Ensuite, les programmes des candidats sont interchangeables et populistes. On promet ainsi l’accès à l’eau potable, à l’électricité, à une meilleure politique de soins, etc. Les sujets liés aux préoccupations des Européens, comme la lutte contre le terrorisme ou l’explosion démographique, ne perçoivent pas forcément un grand écho dans les populations. Cela dit, quelques jeunes candidats, qui veulent se démarquer des principaux partis, ont mis l’accent sur l’éducation et la santé, comme si ces jeunes formations postulaient à une relève. Il faut voir ces candidatures comme un indicateur de l’échec des politiques publiques qui ont été menées jusqu’alors, sachant que le Niger est toujours le pays bon dernier au classement de l’indice de développement humain. Or, dans cette campagne, tous les grands leaders prétendent avoir agi sur les indicateurs sociaux. Et ces mêmes hommes politiques ne jouent pas le jeu des institutions publiques. Ils disent vouloir investir sur la santé, mais ils consultent dans le privé. Sur l’éducation, c’est la même chose. Peu inscrivent leurs enfants dans le public.

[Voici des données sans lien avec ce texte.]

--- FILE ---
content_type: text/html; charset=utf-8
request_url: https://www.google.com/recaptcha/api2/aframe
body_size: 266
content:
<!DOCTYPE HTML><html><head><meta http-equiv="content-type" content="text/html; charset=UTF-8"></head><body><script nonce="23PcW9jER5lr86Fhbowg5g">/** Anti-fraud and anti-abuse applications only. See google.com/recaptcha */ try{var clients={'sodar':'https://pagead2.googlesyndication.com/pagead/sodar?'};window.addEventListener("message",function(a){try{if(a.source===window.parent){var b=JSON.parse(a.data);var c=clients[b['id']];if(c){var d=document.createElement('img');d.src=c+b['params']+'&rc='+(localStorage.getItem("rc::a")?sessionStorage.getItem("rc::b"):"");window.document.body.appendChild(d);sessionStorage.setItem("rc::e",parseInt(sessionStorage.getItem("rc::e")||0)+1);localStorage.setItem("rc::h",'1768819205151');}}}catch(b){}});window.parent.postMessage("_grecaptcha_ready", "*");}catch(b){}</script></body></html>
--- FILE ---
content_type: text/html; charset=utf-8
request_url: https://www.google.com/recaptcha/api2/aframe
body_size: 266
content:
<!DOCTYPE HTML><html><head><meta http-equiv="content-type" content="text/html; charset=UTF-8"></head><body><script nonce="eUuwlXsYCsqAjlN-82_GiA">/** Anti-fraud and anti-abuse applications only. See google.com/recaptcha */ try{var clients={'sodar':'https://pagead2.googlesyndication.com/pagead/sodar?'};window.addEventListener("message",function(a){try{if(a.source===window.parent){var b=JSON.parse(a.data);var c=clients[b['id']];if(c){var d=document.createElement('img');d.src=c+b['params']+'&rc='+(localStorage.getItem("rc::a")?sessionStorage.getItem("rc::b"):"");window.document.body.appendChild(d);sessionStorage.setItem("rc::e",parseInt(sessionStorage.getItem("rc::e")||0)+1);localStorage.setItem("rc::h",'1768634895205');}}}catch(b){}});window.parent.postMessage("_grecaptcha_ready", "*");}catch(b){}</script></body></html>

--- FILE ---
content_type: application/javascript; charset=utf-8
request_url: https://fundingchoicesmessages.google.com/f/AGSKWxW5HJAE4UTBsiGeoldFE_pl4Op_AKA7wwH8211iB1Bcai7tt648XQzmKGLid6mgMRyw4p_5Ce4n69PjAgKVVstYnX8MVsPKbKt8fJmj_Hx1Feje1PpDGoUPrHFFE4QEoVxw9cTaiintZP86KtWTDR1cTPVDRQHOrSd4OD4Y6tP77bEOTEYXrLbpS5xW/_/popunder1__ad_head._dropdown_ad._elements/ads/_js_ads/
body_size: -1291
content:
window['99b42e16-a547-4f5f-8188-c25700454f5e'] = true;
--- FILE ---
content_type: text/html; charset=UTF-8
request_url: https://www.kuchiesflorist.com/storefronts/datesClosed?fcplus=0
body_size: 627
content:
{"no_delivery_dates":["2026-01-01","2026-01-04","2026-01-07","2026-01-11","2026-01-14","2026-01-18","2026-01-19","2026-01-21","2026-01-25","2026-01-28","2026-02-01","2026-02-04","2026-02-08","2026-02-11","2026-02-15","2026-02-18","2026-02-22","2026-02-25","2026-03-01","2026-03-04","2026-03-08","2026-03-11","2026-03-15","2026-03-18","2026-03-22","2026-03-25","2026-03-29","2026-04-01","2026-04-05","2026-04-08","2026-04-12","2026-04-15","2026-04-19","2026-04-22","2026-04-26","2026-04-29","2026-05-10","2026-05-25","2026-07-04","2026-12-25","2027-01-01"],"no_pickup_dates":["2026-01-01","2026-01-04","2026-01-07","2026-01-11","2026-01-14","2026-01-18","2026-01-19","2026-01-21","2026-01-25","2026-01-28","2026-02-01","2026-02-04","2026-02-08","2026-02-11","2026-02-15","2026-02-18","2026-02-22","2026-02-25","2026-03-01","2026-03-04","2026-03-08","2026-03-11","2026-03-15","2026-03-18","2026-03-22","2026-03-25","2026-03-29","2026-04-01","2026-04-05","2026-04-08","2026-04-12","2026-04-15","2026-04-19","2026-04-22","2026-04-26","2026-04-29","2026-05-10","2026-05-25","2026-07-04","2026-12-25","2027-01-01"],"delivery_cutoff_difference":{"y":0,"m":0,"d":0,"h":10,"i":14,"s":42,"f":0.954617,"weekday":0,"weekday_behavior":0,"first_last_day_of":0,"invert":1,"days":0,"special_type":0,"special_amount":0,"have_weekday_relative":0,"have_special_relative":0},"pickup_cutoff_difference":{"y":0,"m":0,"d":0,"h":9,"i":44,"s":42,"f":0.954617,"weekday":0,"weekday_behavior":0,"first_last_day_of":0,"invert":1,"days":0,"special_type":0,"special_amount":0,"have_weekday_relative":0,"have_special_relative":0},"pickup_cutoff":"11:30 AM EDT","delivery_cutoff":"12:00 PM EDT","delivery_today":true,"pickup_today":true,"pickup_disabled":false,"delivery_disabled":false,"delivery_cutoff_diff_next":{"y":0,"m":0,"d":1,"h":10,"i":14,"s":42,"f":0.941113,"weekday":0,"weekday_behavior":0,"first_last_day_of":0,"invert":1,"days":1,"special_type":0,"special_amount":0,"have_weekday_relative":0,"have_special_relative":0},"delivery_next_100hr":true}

Qu’est-ce qui vous a surpris dans cette campagne ?

La rudesse des rapports. Se pose désormais la question de la cohésion des forces sociales et politiques. La vie publique au Niger a toujours été, au fond, marquée par une assez grande cordialité entre les partis. Il y avait des tensions, bien entendu. Mais aujourd’hui, le tissu démocratique s’est déchiré. Les deux camps revendiquent déjà la victoire. C’est cela qui est vraiment inquiétant. Par ailleurs, on voit que rien n’est fondamentalement différent d’un régime à un autre. On a l’impression d’une classe politique en place qui n’a pas changé de mœurs. Les signes visibles de leur richesse sautent aux yeux, alors que la population reste dans une situation identique.

Il faut se souvenir qu’au début des années 90, le parti au pouvoir aujourd’hui, alors dans l’opposition, jugeait le régime de l’époque en ces termes : «Une bourgeoisie néocoloniale constituée de militaires, de hauts fonctionnaires et de commerçants.» Mais le PNDS de Mahamadou Issoufou s’appuie aujourd’hui sur ce qu’il dénonçait vingt-cinq ans plus tôt. L’enrichissement spectaculaire de certains dignitaires du régime actuel fait passer l’idée dans la population que les politiques sont tous les mêmes.

D’où la tentation de se tourner vers des groupes religieux radicaux ?

Effectivement, la tentation est grande d’un glissement vers une sphère religieuse extrémiste. Ce phénomène n’est pas nouveau. On peut le dater du début des années 90. Ces mouvements, souvent sectaires, sont de plus en plus attirants. Ils sont présents partout sur le territoire nigérien. On le voit côté Nigeria, où les populations partagent les mêmes caractéristiques. S’en est suivie la demande de l’application de la charia dans les villages et villes côté Nigeria. Ce n’est un secret pour personne qu’elle est également réclamée dans certaines régions du Niger. La tendance des hommes politiques nigériens est de se «caler» sur les demandes des acteurs religieux et ainsi de les utiliser comme levier électoral. C’est un phénomène dangereux, car cela entraîne le risque de voir le religieux prendre une place de plus en plus grande dans la vie politique, et ce dans une campagne qui aura été marquée par les enjeux moraux.